Gosto de me esperar, único, na
sozinhês do banco de jardim. É domingo, a manhã está amena. Observo de modo
meditativo, as árvores e as flores sobre o jardim, os pássaros, que neste meu
esperar silenciado, me acompanham com o seu cantar melodioso, e não sabem,
muito menos, adivinham, o quanto me fazem companhia e alegram. Fascina-me a sua
graciosidade, o seu saltitar, nervoso e dinâmico, sobre o tapete de relva, ou o
seu voo fugaz para a árvore mais próxima. Todos parecem iguais de morfologia,
mas distintos na cor e desenho bem diferenciado, como que cada uma das suas “famílias”
se identifica. O melro, que do preto só se distingue o seu pequeno bico e as
rosadas patas; o pintassilgo de roupagem colorida, a poupa, encristada em cores
sóbrias, a pomba acinzentada que parece ronronar, o raro canário amarelo de
cantar distinto, e nos dias de hoje a predadora gaivota, fugida do mar e das
docas, se passeia pela cidade, onde esgravata dos seus lixos abandonados, na
busca de comida que no mar já não encontra.
Tudo isto neste esperar pacífico,
onde estou, tal estátua, indiferente para quem me vê. Invisibilidade que leva
ao engano, a pomba breve junto aos meus pés e o cão surgido, que se encosta de
necessidade na minha perna, logo fugindo de espanto perante o meu prolongado, shiiitttt.

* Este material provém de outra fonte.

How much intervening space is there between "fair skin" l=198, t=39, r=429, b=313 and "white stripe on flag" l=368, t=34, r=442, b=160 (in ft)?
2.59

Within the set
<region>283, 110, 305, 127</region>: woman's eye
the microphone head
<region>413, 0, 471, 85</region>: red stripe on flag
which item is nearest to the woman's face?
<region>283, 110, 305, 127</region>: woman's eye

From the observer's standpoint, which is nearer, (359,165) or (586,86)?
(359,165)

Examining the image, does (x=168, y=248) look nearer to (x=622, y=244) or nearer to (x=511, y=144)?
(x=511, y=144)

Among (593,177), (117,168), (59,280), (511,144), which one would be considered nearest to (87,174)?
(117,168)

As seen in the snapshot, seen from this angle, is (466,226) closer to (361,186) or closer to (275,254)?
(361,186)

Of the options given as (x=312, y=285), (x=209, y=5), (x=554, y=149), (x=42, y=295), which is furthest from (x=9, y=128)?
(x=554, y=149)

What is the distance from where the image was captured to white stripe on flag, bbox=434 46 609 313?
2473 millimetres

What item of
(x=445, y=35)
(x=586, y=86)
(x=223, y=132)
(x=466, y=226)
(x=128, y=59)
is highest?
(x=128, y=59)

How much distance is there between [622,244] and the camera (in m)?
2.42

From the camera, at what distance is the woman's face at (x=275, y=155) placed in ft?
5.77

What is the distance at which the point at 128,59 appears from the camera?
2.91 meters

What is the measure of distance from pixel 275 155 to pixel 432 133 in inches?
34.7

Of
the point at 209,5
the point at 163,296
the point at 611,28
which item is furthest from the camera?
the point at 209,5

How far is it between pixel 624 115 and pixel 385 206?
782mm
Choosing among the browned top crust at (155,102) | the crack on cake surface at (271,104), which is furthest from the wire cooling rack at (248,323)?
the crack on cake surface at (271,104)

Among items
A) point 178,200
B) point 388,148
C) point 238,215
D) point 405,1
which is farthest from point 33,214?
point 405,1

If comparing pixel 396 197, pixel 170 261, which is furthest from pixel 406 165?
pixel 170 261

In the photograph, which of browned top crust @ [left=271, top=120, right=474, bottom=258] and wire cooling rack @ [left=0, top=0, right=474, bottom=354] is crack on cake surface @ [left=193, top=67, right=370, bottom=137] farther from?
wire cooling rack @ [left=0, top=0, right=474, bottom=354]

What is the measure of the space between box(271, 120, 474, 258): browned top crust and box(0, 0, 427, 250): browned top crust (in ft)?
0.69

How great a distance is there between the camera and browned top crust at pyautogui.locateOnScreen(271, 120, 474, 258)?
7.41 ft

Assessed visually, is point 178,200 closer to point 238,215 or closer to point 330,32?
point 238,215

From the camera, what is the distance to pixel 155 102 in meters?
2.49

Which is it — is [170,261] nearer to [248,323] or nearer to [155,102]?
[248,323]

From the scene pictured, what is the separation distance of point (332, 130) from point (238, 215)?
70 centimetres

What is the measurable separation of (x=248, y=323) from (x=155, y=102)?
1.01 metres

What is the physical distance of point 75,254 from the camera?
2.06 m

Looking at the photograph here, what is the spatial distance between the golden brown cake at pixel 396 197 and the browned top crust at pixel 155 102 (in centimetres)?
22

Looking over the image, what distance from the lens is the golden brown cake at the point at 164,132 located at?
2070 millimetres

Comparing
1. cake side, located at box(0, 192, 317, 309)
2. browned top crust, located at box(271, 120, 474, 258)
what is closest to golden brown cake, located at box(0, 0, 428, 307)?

Chegam até mim, trazidos pela brisa, aromas dos diferentes comeres das casas
próximas, vêm enunciando, o menu melhorado, domingueiro. Vêm matizados com os
odores do jardim, uns de refogados de cebola, estalando, outros de assado de
carne melhorado, ou peixe grelhado. As vozes das gentes, que ali habitam, diluem-se
em murmúrios entrando pelos ouvidos, rompendo o ar com facilidade. Enquanto
isso ruídos dos carros da cidade se esbatem na lonjura. Adivinho naquelas
casas, os banhos matinais domingueiros, apurados pela ausência da pressa, as
barbas que se desfazem com cuidado, as mulheres que se perfumam e cuidam do seu
rosto. Todos escolhendo cuidadosamente as roupas que saem da rotina do trabalho
e surgem como a estrear. Como se à missa, todos tivessem missão por ir. Também
posso lobrigar, muitos outros que se aproveitam, do lazer possível, e desfazem
o tempo como lhes apraz, abandonando-se num desmazelo procurado, de indolência,
tudo feito a desoras, distraindo-se a ver televisão, ou até um possível sexo
gostoso e assim quebram a rotina do trabalho da semana.
Sinto-me num domingo
adormecido, como aqueles que premeiam a Páscoa de todos os anos, com nuvens que
se misturam na leveza do céu, brancas e cinzentas, que o sol vai furando em
entretantos. Este é um domingo sem falas, nem interrupções, neste meu observar
e pensar, onde também eu me cuido estando só.